Short descriptive text snippets:
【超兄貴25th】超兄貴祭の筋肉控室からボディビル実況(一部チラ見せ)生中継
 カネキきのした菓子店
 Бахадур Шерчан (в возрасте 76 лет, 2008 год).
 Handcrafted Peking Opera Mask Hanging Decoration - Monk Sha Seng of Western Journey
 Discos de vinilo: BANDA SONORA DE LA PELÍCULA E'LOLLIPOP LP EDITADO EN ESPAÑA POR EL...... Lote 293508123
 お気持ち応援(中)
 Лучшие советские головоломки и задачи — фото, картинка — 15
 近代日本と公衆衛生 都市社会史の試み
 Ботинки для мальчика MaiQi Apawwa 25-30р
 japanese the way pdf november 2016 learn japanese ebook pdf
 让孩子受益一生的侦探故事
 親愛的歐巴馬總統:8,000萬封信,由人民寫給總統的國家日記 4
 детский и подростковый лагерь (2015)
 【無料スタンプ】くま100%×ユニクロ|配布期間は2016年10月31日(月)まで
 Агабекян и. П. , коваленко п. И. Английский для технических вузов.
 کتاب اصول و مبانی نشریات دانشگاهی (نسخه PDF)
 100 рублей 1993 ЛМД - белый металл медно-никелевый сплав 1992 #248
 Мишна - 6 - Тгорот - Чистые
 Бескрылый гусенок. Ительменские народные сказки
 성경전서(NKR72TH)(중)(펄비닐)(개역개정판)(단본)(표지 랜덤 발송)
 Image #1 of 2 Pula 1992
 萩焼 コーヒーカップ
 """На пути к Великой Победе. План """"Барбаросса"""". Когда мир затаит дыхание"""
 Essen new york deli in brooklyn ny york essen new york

WHAT THE TASK ASKS.
Output all of the data without altering a single line.

EXERCISE OUTPUT.
【超兄貴25th】超兄貴祭の筋肉控室からボディビル実況(一部チラ見せ)生中継
 カネキきのした菓子店
 Бахадур Шерчан (в возрасте 76 лет, 2008 год).
 Handcrafted Peking Opera Mask Hanging Decoration - Monk Sha Seng of Western Journey
 Discos de vinilo: BANDA SONORA DE LA PELÍCULA E'LOLLIPOP LP EDITADO EN ESPAÑA POR EL...... Lote 293508123
 お気持ち応援(中)
 Лучшие советские головоломки и задачи — фото, картинка — 15
 近代日本と公衆衛生 都市社会史の試み
 Ботинки для мальчика MaiQi Apawwa 25-30р
 japanese the way pdf november 2016 learn japanese ebook pdf
 让孩子受益一生的侦探故事
 親愛的歐巴馬總統:8,000萬封信,由人民寫給總統的國家日記 4
 детский и подростковый лагерь (2015)
 【無料スタンプ】くま100%×ユニクロ|配布期間は2016年10月31日(月)まで
 Агабекян и. П. , коваленко п. И. Английский для технических вузов.
 کتاب اصول و مبانی نشریات دانشگاهی (نسخه PDF)
 100 рублей 1993 ЛМД - белый металл медно-никелевый сплав 1992 #248
 Мишна - 6 - Тгорот - Чистые
 Бескрылый гусенок. Ительменские народные сказки
 성경전서(NKR72TH)(중)(펄비닐)(개역개정판)(단본)(표지 랜덤 발송)
 Image #1 of 2 Pula 1992
 萩焼 コーヒーカップ
 """На пути к Великой Победе. План """"Барбаросса"""". Когда мир затаит дыхание"""
 Essen new york deli in brooklyn ny york essen new york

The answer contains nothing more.